##### ИЗБРАННЫЙ ОТРЫВОК #####
6) Идея-цель: показ разных вариантов общения групп ансамбля, выражающих разные эмоциональные состояния. Так, в трио для флейты, гобоя и кларнета «Три пастуха» (1988) Родиона Щедрина особенности демонстративного выхода и ухода исполнителей «театрализуют» и внутреннее построение музыкального материала. В. Холопова отмечает, что «В "Трех пастухах" композитора живо привлекла идея показать разные стороны ансамблевого общения музыкантов между собой. Пьеса задумана как своего рода "инструментальный театр", как музыкальная сцена. Элементы "внешнего действия" — постепенный выход музыкантов на первой фазе и постепенный уход — на последней. Элементы внутреннего, психологического действия — разные способы музыкального общения исполнителей друг с другом. На первой, экспозиционной фазе — показ индивидуального характера каждого, независимо от других, знакомство друг с другом, освоение "манер" и "речей" каждого. На следующих фазах — общение, причем иногда и не лучшего свойства: в ц. 14 — "зло, вразнобой". В ц. 17 — "переговариваясь, прислушиваясь друг к другу", в ц. 22 — совместная игра гармонических, слаженных аккордов, в ц. 25 — свободное общение с восстановлением индивидуальных тем каждого. Затем — постепенный уход музыкантов» [3, с. 172]. Все три инструмента, помимо разнотембровости, выражают и разные темпераменты трех пастухов. Нечто похожее воплотил Щедрин пятью годами ранее в написанном к юбилею Баха «Музыкальном приношении» (1983) для органа, трех флейт, трех фаготов и трех тромбонов. Во время сценической реализации сочинения все исполнители (за исключением, естественно, органиста) передвигаются, уходя и возвращаясь на сцену, что диктует особую визуальность.
Зачастую композиторы прибегают к перемещению инструменталистов в пространстве сцены или зала в том случае, когда их концепция представляет собой запрограммированную игру, игровой процесс, то есть тогда, когда оркестранты или ансамблисты находятся в поле определенной игровой ситуации. Зачастую ориентирами авторов становятся модели каких-либо известных игр — футбол, прятки, крестики-нолики, шахматы, карточные игры, собирание пазлов и мозаики. «Игры» инструменталистов проявляют себя:
1) в произведениях с композиторской регламентацией передвижений (театрализации) во время исполнительского процесса;
2) в произведениях без четкой авторской регламентации передвижений (театрализации), выявляющих отношение к алеаторике ситуативных действий.
Композиторская регламентация в «игровых» сочинениях инструментального театра проявляет себя в четко выписанном в партитуре плане всех передвижений, образующих собой какой-либо конкретный ситуативный процесс; здесь исключается сценическая импровизация. Поскольку игра сама по себе — процесс во многом непредсказуемый, подобных сочинений мало в количественном отношении: чаще авторами используется отсутствие четкой регламентации передвижений.
##### ПРЕДСТАВЛЕННЫЕ ЗАПИСИ #####
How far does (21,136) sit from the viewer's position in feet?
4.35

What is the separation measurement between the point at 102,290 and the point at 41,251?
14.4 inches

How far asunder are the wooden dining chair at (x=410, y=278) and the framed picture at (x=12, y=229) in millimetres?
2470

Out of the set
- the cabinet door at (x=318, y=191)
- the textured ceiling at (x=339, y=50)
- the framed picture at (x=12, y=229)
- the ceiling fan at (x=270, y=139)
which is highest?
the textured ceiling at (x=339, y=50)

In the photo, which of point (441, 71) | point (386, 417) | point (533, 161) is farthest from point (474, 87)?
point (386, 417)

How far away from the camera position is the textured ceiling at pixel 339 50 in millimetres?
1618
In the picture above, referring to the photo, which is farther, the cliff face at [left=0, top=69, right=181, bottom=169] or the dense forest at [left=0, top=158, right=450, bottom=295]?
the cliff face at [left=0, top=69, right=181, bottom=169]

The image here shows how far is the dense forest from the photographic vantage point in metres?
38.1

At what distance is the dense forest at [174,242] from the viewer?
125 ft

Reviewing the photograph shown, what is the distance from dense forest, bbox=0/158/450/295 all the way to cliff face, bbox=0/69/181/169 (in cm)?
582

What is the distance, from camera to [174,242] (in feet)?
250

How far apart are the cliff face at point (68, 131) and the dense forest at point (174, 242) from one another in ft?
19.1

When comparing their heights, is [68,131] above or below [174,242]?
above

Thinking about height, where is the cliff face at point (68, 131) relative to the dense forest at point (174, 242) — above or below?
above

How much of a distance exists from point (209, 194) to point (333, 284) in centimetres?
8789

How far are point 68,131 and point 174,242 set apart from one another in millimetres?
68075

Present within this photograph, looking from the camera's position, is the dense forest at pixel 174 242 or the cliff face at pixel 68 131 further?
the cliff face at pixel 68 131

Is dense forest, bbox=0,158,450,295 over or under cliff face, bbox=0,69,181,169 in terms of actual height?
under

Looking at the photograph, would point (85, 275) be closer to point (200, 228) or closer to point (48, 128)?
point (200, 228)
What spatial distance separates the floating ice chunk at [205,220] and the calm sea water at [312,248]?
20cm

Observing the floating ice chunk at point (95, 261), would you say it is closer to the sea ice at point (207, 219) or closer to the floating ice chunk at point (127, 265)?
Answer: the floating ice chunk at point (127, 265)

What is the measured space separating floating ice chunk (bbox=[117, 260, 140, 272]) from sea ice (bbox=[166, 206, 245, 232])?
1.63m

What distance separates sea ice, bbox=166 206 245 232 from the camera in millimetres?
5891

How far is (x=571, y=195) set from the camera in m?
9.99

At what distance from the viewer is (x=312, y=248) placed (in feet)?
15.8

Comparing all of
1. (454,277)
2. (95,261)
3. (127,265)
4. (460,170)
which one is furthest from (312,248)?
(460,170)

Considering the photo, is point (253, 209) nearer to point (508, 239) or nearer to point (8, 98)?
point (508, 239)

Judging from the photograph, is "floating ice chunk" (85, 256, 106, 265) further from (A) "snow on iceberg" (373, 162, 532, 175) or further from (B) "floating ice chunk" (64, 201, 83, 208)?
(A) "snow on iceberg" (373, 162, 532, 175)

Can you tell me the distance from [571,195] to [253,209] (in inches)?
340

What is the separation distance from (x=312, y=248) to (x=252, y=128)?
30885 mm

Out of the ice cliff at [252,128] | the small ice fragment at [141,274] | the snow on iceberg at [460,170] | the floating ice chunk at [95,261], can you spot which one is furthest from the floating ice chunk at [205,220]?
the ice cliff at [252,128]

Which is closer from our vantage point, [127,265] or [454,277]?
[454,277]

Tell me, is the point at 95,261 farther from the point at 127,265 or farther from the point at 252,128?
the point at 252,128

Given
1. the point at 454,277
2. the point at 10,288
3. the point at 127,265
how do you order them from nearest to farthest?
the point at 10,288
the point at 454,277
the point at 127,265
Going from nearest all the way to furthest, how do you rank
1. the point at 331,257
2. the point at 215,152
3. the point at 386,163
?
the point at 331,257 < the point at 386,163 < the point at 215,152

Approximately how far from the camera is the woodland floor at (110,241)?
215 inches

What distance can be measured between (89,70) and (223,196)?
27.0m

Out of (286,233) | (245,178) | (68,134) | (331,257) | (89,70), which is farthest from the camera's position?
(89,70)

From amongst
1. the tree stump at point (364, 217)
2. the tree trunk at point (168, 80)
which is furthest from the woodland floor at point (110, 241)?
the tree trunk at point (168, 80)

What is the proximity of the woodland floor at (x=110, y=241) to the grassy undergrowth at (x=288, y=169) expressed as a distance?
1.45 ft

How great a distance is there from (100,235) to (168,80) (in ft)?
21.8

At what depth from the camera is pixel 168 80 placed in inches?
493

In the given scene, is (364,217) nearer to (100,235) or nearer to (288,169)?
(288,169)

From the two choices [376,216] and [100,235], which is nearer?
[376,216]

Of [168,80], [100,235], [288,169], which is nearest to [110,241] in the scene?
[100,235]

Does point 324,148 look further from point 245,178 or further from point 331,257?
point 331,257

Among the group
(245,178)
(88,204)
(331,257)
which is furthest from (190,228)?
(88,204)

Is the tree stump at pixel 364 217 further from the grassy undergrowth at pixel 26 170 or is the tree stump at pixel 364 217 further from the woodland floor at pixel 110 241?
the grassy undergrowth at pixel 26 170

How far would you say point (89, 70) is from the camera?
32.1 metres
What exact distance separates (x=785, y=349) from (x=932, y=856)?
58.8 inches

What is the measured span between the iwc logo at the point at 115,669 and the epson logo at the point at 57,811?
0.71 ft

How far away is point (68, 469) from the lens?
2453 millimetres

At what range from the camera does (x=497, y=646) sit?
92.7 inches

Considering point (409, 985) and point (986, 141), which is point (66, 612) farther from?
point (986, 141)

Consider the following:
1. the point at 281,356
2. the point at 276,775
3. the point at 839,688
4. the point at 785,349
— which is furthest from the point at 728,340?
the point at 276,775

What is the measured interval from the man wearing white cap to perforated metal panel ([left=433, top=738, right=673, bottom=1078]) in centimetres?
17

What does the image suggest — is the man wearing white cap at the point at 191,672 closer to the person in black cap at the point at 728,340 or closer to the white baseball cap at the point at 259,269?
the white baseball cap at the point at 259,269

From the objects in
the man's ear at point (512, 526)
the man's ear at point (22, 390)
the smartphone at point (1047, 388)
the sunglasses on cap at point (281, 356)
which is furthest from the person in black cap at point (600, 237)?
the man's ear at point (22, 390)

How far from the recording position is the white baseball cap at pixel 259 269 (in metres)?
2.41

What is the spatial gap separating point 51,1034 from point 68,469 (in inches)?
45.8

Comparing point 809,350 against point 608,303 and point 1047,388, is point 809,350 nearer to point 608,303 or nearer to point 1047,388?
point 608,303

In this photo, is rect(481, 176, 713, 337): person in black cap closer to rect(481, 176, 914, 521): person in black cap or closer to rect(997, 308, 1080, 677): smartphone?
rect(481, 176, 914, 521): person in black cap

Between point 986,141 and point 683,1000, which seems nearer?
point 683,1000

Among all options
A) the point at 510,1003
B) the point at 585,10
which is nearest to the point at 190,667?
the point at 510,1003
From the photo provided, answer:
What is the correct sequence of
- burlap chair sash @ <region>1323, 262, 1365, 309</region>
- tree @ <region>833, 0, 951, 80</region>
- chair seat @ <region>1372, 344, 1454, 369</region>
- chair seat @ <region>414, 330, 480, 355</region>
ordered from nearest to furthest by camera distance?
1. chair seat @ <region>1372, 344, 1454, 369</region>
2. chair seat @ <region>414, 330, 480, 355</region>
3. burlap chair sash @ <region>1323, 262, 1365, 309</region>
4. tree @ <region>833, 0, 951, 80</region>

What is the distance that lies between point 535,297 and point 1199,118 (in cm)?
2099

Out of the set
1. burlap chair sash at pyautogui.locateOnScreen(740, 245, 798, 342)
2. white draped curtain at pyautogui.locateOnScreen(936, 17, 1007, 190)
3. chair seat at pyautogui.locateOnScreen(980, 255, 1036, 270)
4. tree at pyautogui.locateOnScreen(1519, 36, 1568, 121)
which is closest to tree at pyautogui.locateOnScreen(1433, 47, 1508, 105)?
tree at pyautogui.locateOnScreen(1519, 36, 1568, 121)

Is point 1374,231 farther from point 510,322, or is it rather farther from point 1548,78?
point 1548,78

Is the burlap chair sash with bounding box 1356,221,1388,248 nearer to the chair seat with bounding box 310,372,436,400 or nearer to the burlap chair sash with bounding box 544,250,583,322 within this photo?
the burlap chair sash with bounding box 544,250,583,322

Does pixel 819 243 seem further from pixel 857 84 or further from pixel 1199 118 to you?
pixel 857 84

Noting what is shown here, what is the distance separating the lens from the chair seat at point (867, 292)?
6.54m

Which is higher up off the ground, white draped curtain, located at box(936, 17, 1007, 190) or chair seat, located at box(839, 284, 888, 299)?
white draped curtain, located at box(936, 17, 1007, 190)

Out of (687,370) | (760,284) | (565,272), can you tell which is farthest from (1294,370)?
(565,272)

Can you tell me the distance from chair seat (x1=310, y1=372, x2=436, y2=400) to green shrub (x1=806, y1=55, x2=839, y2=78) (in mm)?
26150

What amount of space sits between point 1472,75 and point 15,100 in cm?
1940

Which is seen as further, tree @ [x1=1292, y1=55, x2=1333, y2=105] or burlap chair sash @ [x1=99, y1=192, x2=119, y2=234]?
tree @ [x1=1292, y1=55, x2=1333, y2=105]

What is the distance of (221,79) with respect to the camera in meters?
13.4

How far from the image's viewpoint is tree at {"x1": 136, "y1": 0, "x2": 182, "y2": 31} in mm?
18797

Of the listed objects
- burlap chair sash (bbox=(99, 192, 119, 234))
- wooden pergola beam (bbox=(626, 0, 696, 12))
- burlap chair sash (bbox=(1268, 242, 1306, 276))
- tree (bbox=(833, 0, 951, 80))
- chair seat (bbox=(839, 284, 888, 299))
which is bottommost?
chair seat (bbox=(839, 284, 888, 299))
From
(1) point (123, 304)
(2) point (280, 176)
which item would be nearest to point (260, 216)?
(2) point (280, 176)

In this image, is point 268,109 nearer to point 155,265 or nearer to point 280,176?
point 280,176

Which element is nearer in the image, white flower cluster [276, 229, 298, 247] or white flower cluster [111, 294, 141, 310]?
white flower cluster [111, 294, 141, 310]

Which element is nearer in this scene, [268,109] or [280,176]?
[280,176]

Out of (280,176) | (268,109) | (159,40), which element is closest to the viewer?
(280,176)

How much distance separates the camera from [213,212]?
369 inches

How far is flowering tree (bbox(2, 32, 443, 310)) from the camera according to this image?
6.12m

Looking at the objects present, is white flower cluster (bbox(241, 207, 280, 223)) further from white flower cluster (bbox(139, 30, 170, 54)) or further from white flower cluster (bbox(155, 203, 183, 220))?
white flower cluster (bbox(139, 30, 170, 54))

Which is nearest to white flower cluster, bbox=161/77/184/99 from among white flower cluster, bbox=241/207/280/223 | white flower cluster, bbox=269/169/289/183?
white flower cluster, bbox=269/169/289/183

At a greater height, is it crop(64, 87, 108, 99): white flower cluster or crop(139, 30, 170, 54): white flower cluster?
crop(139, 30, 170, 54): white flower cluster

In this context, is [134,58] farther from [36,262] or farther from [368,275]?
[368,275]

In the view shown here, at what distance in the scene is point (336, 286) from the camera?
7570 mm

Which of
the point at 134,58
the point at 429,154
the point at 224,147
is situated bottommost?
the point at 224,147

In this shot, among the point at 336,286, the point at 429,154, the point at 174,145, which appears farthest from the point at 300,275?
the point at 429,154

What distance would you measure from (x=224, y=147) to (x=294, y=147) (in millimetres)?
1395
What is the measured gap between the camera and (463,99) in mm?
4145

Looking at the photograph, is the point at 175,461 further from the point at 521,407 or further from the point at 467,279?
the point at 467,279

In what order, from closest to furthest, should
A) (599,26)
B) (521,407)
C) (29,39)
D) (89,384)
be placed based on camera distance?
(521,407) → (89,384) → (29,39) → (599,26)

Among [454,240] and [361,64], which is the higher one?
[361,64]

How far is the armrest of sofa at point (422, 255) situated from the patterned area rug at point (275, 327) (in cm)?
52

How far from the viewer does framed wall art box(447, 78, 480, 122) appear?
#####
_ЗАДАНИЯ ДЛЯ ВЫПОЛНЕНИЯ_
1: Для каких инструментов написано трио «Три пастуха», о котором говорится в отрывке про инструментальный театр?
2: Перепишите без изменений записи с самого начала до строки, содержащей «14.4 inches», включительно.
Отрывок и записи никак не связаны друг с другом.

_РЕШЕНИЯ ЗАДАЧ_
1: Для флейты, гобоя и кларнета.

2:
How far does (21,136) sit from the viewer's position in feet?
4.35

What is the separation measurement between the point at 102,290 and the point at 41,251?
14.4 inches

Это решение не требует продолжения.